Immediately after the crash, the government had little choice but to cut public expenditures -- essentially the huge enterprise subsidies -- as all sources of financing had dried up. By insisting on payments in real money, the government swiftly reduced barter.

The new parliament and newly-elected President Vladimir Putin seized on this wave of market economic sentiment, undertaking one fundamental reform after another. They introduced a flat personal income tax of 13 percent and a corporate profit tax of 24 percent, undertook judicial reform, legislated private ownership of land and adopted new banking laws, a new labor code and much more. Surprise, surprise, it turned out that capitalism worked in Russia as well.

Today, it is all too evident. The financial crash of 1998 taught Russia the necessary lesson. It demonstrated how socially costly it is to abandon the narrow path of good economic policy, and a broad market economic consensus has penetrated the Russian mind.

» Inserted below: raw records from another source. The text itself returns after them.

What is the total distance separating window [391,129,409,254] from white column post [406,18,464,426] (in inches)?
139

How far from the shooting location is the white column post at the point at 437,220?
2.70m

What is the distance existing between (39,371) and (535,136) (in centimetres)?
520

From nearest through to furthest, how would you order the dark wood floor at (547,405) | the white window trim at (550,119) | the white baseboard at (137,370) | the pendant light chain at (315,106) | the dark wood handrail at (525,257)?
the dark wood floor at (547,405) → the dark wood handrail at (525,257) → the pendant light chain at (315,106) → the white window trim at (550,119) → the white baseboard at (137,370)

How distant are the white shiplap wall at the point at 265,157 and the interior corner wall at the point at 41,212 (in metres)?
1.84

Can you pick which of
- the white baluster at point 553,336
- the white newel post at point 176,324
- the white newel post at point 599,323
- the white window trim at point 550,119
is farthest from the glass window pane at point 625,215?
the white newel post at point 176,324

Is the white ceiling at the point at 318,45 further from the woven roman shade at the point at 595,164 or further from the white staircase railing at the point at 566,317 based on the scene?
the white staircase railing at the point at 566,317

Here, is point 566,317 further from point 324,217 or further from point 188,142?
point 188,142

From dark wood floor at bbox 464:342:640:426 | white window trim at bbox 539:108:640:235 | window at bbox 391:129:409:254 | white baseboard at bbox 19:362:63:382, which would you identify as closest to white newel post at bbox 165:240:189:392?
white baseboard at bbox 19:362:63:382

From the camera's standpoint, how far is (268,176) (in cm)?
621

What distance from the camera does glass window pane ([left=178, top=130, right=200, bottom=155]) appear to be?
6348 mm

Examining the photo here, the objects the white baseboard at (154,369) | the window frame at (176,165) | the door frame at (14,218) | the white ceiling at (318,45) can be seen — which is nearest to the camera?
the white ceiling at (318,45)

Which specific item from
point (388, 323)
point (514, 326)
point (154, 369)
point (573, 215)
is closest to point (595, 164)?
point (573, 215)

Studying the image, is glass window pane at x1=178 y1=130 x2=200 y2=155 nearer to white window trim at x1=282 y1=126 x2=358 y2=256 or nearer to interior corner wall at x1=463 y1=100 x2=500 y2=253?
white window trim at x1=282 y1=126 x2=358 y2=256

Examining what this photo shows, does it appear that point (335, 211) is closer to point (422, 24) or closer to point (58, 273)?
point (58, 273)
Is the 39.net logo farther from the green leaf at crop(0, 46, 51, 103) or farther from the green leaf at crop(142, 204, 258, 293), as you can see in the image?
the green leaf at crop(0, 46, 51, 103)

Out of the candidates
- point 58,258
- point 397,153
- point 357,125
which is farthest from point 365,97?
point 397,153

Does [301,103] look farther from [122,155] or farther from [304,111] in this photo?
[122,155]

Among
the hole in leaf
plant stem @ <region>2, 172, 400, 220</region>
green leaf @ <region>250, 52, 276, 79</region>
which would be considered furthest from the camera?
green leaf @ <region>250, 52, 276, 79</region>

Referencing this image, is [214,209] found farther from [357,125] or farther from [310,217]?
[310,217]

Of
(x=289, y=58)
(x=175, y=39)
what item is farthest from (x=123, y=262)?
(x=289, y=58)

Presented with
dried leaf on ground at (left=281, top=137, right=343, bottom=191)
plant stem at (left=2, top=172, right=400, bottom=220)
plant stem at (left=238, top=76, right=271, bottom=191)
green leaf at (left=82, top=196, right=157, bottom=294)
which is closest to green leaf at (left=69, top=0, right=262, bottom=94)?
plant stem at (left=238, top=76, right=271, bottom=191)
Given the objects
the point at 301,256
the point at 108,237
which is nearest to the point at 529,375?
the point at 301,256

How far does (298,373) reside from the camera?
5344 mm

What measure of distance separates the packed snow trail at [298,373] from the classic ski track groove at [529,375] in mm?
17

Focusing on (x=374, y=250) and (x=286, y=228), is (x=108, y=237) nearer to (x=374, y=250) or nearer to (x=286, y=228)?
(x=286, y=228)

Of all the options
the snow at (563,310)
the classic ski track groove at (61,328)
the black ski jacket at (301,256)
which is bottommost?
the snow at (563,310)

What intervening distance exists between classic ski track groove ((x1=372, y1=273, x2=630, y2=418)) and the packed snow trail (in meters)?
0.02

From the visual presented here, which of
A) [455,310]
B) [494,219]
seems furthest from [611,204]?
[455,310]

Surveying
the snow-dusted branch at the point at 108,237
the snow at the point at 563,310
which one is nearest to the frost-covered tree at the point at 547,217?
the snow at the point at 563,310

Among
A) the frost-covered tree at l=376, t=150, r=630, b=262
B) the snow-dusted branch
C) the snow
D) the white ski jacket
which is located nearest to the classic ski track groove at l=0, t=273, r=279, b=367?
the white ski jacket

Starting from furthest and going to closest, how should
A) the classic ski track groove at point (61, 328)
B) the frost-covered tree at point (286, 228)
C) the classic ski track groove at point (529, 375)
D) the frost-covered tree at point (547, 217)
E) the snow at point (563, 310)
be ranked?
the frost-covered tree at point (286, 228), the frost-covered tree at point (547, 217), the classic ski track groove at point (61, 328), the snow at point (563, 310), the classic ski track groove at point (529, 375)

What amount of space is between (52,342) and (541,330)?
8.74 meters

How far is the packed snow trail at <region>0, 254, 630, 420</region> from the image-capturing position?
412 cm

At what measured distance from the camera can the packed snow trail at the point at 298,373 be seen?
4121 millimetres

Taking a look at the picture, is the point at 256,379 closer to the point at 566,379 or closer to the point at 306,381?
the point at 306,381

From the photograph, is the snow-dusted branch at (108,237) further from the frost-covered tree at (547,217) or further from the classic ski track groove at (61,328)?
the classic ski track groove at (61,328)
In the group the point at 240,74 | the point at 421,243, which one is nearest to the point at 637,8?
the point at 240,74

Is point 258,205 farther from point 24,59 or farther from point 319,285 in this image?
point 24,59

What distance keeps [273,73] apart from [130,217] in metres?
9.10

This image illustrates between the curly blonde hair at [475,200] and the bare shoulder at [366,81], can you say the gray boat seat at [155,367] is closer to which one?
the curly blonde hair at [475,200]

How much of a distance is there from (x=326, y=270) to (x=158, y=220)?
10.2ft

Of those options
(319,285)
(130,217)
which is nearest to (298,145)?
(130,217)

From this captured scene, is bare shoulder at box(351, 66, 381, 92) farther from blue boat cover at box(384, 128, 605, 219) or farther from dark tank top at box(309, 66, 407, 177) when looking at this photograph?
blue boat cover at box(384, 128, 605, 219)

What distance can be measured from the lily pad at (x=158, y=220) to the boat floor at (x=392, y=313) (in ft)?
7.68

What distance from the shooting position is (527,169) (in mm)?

In effect, the Kiriyenko-IMF program of July 1998 has been implemented ever since, and the results are impressive by any standard, showing that a market economy can work wonders in Russia as well. The country has returned two-thirds of the credits it received from the IMF.

Many economists have disputed the importance of speedy privatization, but the Russian economic expansion is entirely driven by private enterprises with concentrated ownership.

The original form of privatization, which is Stiglitz's main preoccupation, appears ever less significant, as many corporations have changed hands many times (because private property can be transferred through sales or bankruptcy). The emerging conclusion is, on the contrary, that it does not matter how an enterprise is privatized -- no strategic restructuring appears possible before its privatization.

Anders Aslund, a senior associate of the Carnegie Endowment for International Peace and author of "Building Capitalism: The Transformation of the Former Soviet Bloc," contributed this comment to The Moscow Times.